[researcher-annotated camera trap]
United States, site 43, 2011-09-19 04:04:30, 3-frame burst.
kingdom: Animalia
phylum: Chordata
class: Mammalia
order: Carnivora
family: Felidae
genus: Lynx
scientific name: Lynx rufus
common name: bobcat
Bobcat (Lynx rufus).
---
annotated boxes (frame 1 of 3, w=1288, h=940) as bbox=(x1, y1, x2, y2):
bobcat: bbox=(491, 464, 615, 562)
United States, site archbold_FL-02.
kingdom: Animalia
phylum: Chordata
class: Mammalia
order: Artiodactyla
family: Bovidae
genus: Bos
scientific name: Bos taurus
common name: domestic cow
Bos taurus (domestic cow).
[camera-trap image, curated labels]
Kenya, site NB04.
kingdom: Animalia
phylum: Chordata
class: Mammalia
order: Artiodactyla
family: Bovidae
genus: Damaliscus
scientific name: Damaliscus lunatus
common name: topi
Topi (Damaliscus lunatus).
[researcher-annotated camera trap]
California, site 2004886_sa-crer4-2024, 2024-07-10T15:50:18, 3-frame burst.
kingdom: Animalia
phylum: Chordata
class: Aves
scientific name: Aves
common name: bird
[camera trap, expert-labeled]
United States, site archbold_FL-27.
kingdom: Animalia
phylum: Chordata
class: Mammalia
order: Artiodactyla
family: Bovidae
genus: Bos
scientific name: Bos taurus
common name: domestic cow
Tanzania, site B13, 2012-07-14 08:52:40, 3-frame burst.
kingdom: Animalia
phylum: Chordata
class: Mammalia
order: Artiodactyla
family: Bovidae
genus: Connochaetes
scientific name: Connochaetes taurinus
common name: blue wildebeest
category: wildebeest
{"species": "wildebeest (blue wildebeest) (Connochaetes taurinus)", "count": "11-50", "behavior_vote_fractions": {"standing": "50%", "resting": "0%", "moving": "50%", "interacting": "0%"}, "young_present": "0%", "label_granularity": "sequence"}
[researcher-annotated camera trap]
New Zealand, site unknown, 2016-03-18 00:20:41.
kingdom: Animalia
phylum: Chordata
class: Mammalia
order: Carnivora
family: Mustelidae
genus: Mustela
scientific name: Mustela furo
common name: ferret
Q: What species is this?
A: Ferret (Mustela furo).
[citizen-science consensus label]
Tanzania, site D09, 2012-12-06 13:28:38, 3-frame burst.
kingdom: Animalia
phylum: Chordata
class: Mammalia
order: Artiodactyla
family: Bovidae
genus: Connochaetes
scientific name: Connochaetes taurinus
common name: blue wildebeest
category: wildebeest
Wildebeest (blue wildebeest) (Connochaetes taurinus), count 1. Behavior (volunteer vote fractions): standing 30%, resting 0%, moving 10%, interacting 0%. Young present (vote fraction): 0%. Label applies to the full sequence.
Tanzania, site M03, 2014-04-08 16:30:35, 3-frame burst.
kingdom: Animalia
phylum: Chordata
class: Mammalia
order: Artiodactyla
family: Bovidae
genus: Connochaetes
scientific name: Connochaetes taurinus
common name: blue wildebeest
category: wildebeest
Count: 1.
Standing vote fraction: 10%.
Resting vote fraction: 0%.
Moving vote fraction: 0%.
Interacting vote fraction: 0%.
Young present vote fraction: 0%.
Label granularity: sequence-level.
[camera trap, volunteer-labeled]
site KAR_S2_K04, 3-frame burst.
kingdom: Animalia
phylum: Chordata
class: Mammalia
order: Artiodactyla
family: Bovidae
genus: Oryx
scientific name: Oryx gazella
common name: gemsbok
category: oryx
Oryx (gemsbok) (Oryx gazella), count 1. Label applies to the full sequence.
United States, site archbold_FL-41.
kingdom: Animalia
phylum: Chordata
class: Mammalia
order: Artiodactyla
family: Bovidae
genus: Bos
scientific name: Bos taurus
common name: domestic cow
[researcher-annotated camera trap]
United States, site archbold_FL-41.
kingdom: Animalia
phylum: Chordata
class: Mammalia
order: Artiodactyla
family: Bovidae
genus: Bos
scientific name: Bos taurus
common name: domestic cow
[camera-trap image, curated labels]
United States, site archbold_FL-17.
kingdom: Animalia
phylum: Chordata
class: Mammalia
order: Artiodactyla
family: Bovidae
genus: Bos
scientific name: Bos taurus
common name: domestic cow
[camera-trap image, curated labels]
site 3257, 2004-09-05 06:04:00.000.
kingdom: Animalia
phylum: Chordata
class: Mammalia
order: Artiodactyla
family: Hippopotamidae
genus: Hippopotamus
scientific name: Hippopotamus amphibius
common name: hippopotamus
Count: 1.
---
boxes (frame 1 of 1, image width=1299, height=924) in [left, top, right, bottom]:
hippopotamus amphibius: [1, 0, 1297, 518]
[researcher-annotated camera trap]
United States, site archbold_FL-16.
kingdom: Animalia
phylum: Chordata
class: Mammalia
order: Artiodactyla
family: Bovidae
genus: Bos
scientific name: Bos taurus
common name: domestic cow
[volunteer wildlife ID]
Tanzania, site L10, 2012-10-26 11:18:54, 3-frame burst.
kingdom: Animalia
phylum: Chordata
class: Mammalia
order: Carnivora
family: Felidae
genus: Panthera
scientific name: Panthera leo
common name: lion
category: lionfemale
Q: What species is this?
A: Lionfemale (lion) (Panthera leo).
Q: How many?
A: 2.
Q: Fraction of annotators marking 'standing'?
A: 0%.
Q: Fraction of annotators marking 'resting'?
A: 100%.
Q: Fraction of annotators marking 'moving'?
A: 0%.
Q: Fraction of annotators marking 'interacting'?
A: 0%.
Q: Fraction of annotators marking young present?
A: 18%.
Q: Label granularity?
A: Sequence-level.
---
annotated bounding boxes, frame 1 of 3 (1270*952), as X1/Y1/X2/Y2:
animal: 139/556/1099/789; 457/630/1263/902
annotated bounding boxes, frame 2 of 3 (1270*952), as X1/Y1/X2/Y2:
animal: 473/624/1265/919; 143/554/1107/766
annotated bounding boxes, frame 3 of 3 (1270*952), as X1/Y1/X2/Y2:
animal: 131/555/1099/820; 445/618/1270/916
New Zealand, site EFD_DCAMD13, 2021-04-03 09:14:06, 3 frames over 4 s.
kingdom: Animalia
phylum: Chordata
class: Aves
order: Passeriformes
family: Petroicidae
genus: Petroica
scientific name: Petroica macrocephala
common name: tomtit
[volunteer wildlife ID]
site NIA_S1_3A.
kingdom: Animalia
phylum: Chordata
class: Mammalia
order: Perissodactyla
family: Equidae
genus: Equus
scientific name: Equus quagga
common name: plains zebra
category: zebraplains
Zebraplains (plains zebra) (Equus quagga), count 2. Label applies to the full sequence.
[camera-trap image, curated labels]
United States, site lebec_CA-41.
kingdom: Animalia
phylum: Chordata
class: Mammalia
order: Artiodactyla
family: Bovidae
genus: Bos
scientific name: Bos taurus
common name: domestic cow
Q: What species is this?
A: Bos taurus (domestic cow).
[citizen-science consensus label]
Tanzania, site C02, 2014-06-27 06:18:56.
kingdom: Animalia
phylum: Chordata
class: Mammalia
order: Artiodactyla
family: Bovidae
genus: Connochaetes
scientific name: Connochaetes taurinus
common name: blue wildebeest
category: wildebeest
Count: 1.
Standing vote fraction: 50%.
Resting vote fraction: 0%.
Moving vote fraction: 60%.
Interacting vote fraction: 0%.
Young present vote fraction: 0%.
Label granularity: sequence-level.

• • •

- ABOUT THIS EXERCISE
Count the lines of the data that hold the word "burst". Report the count and nothing more.

- EXPECTED OUTPUT
7